---------- THE DATA
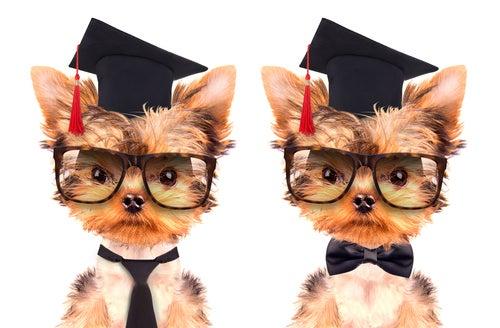 3 secrets pour éduquer un chiot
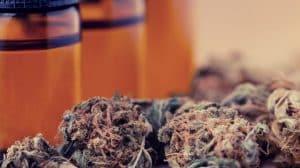 Cannabis Industry Facing Cash Crisis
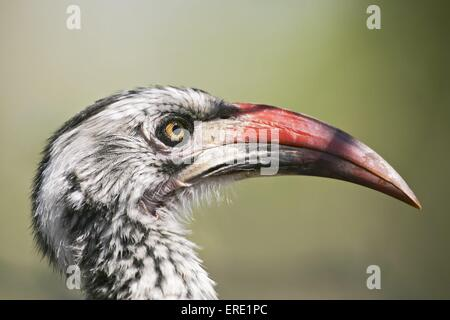 red-billed hornbill - Stock Photo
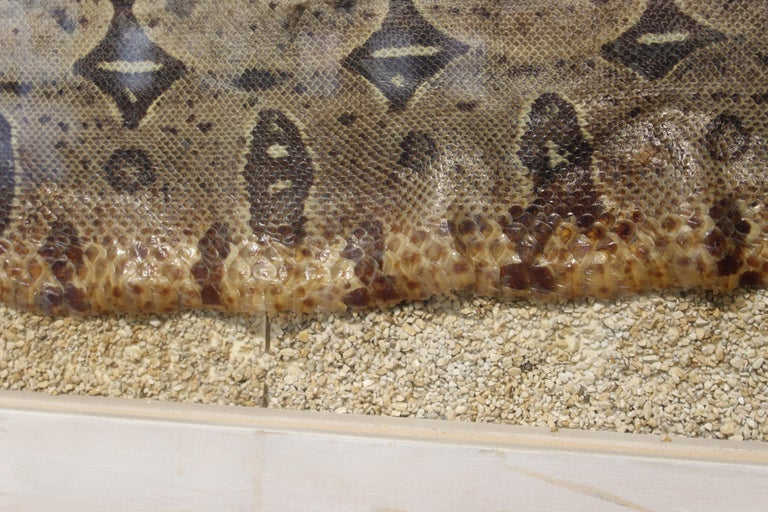 Modern Framed Snakeskin Shadowbox For Sale 3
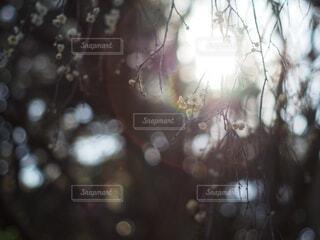 梅の花の写真・画像素材[4042536]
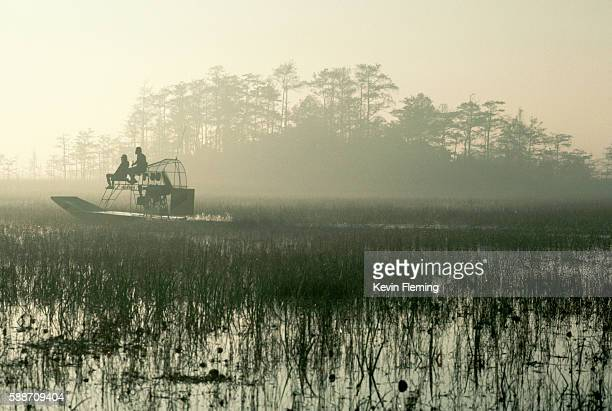 airboat cruising swampy everglades - gulf coast states stock pictures, royalty-free photos & images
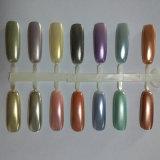 El polvo del pigmento del espejo para la base del polaco del color Shinny la manicura del polvo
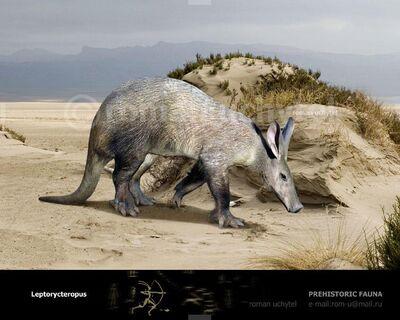 Leptorycteropus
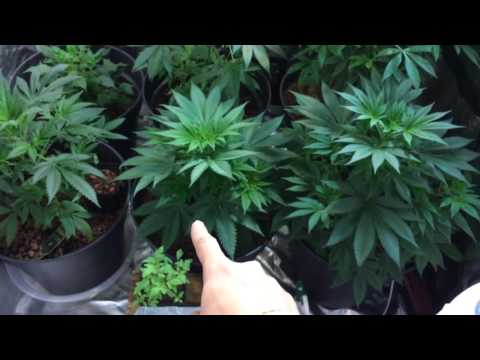 Indoor led cannabis perpetual growing 4×4 gorilla tents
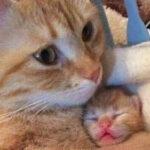 母猫总将幼崽叼给铲屎官,是想弃养?潜台词到底是什么呢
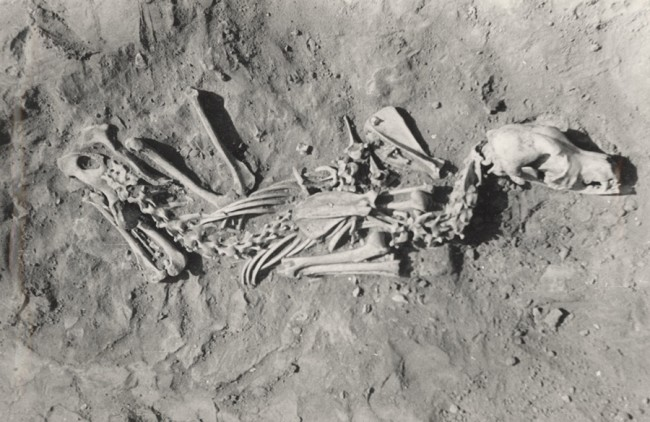 Cis-Baikal, Siberia, dogs buried with humans - PLOS ONE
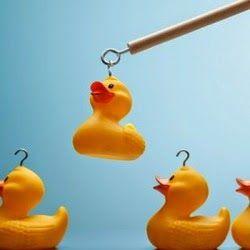 RH DO MORENO: Informações sobre empresas antes de aceitar a prop...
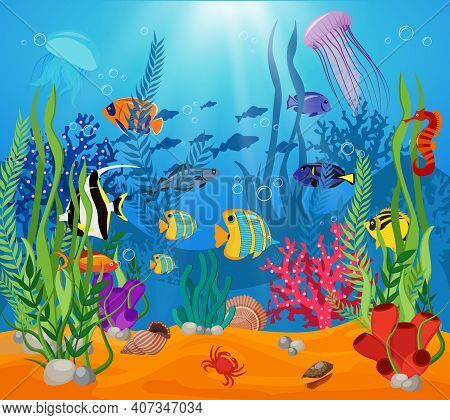Sea Life Animals Plants Composition Colored Cartoon With Marine Life And Various Types Of Algae Vect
--------------------
● WHAT TO DO
Print every line of the data exactly. Pictures do not belong in the copy.

● RESPONSE TO THE TASK
 3 secrets pour éduquer un chiot
 Cannabis Industry Facing Cash Crisis
 red-billed hornbill - Stock Photo
 Modern Framed Snakeskin Shadowbox For Sale 3
 梅の花の写真・画像素材[4042536]
 airboat cruising swampy everglades - gulf coast states stock pictures, royalty-free photos & images
 El polvo del pigmento del espejo para la base del polaco del color Shinny la manicura del polvo
 Leptorycteropus
 Indoor led cannabis perpetual growing 4×4 gorilla tents
 母猫总将幼崽叼给铲屎官,是想弃养?潜台词到底是什么呢
 Cis-Baikal, Siberia, dogs buried with humans - PLOS ONE
 RH DO MORENO: Informações sobre empresas antes de aceitar a prop...
Sea Life Animals Plants Composition Colored Cartoon With Marine Life And Various Types Of Algae Vect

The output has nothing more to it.